Une première épidémie du virus Zika dans l’île de Yap en Micronésie en 2007 laissait entendre qu’il était bénin : la plupart des personnes infectées ne développaient pas de symptômes, et celles qui étaient malades avaient tout au plus une fièvre, une éruption cutanée, des douleurs articulaires et une conjonctivite qui disparaissaient en quelques jours. En 2013-2014, une nouvelle épidémie en Polynésie française s’était accompagnée d’une augmentation importante du nombre de cas de syndromes de Guillain-Barré, une forme grave de paralysie des membres avec atteinte respiratoire nécessitant parfois un passage en soins intensifs.

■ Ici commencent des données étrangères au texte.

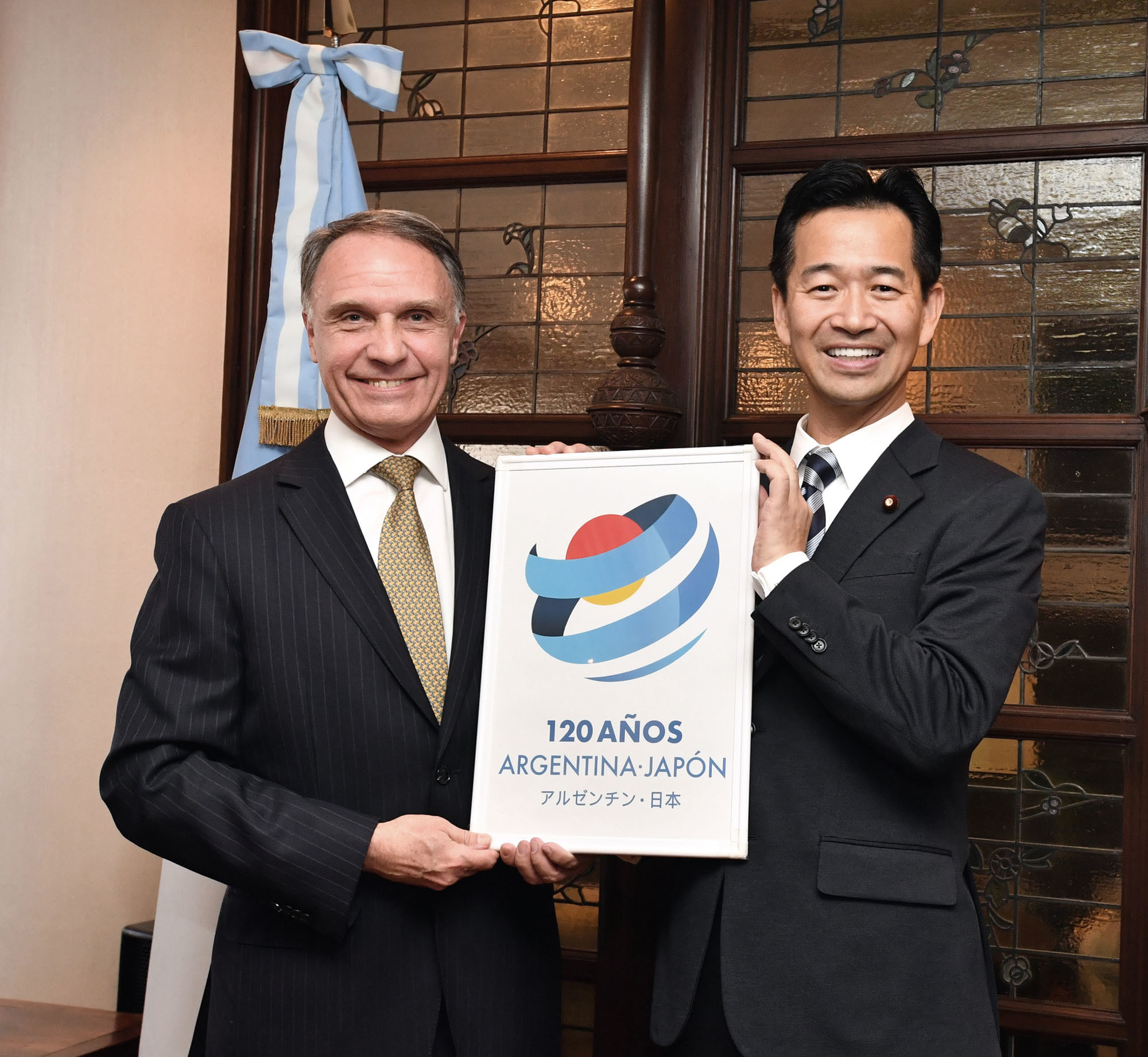 Argentinian Ambassador Alan Beraud (left) poses for a photo alongside Mitsunari Okamoto, parliamentary vice-minister for foreign affairs, during an event to celebrate the 120th anniversary of diplomatic ties between Argentina and Japan at the ambassador's official residence on Dec. 19. |  YOSHIAKI MIURA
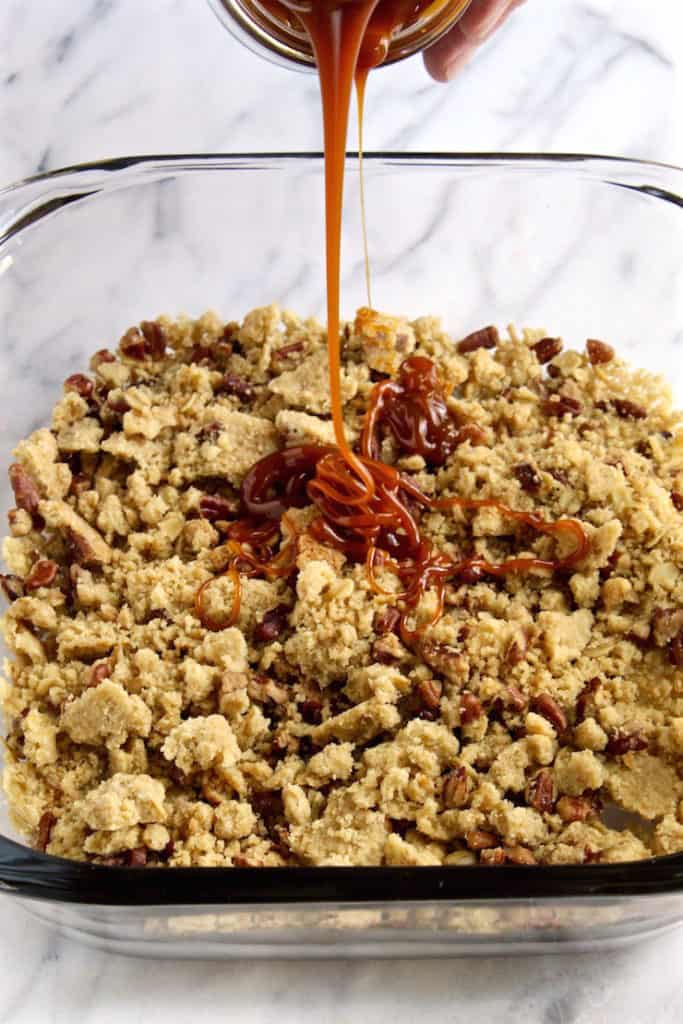 Drizzling caramel over the crumbles.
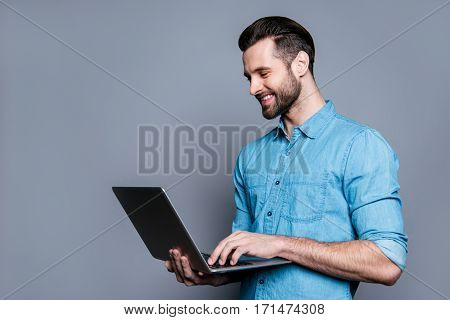 Smiling Cheerful Young Man  Holding Laptop And Typing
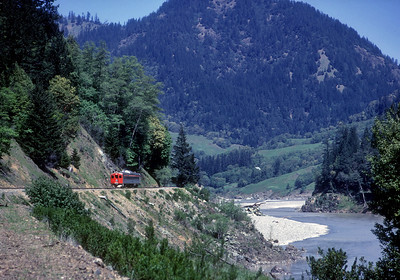 April 1969.  The NWP (SP) Budd car heads south from Eureka to Willits on its tri-weekly roundtrip through the scenic Eel River canyon.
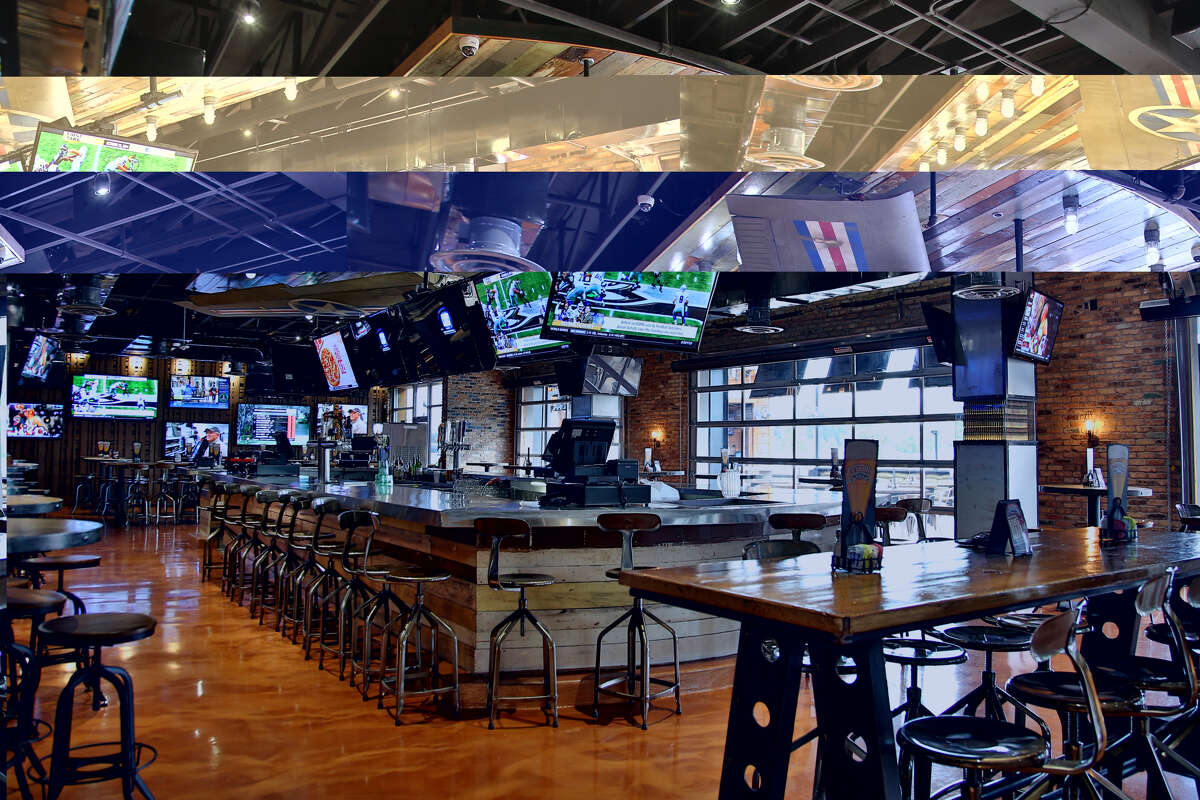 The new Bombshells in Tomball features military memorabilia such as aircraft fighter wings over the bar area.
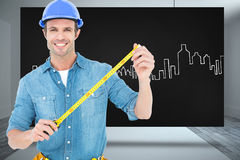 Composite image of male architect holding tape measure. Male architect holding tape measure against composite image of black card Royalty Free Stock Photo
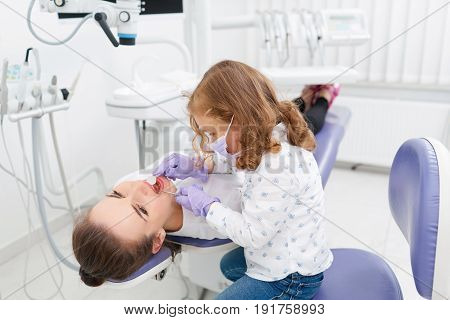 Adorable little girl sitting and making an examination of woman doctor lying on dentist chair in hospital. Dentist and child in cabinet. Dentist office. Little girl in the dentists office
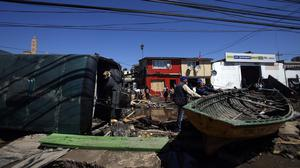 A boat and bus lay among the debris left behind by an earthquake-triggered tsunami in the coastal town of Coquimbo (AP)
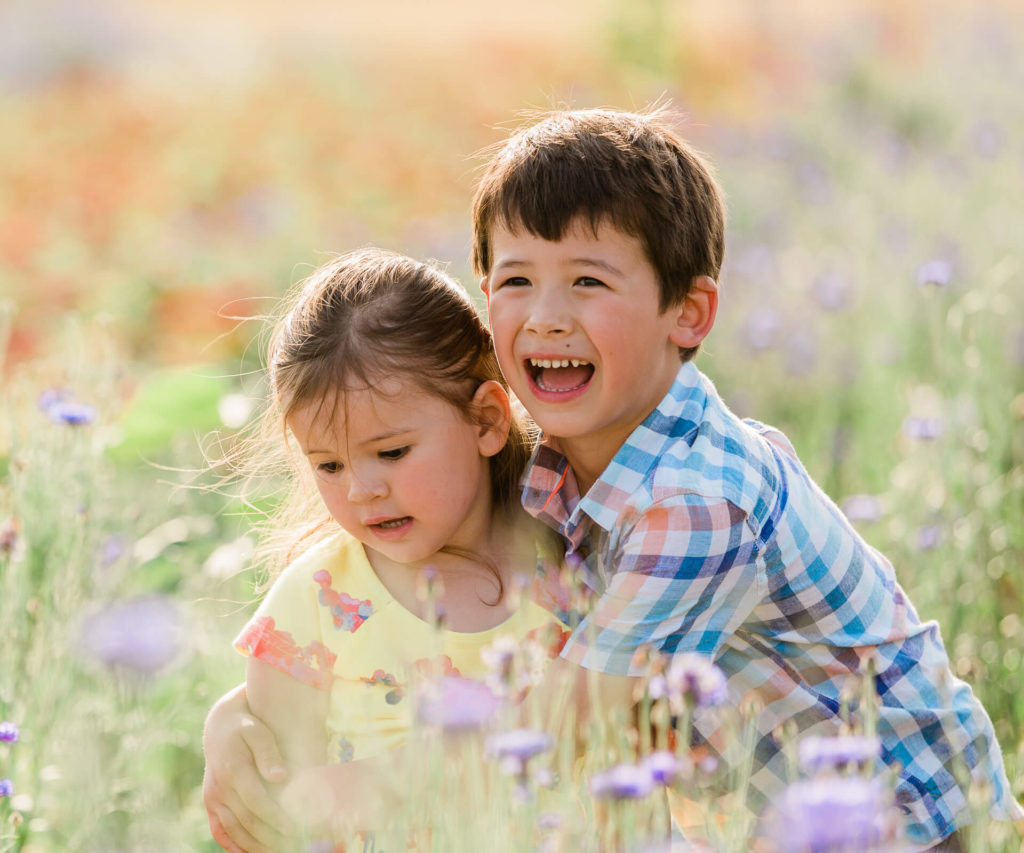 brother and his sister in the flower meadow at sunset captured by Chelmsford family photographer Kika Mitchell photography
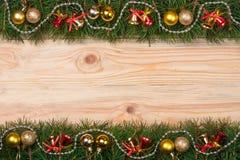 Weihnachtsrahmen gemacht von den Tannenzweigen verziert mit Glockenperlen und goldenen Bällen auf einem hellen hölzernen Hintergr Lizenzfreie Stockfotografie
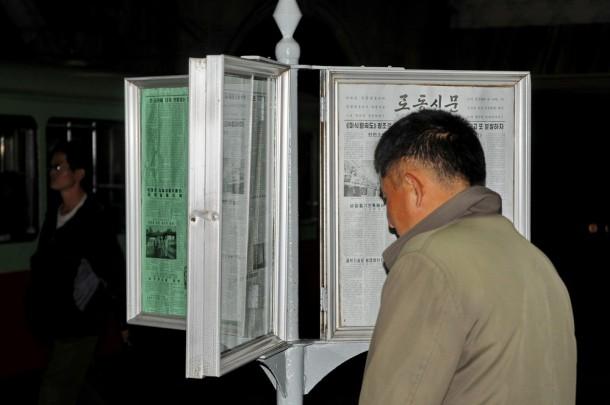 Житель Северной Кореи читает газету на станции метро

Depuis, le virus Zika a gagné l’Amérique latine, où plusieurs pays signalent une augmentation du nombre de cas de syndrome de Guillain-Barré, et également une augmentation de naissances d’enfants atteints de microcéphalie pour lesquels se pose la question d’un lien avec une infection de la mère par le virus Zika pendant la grossesse.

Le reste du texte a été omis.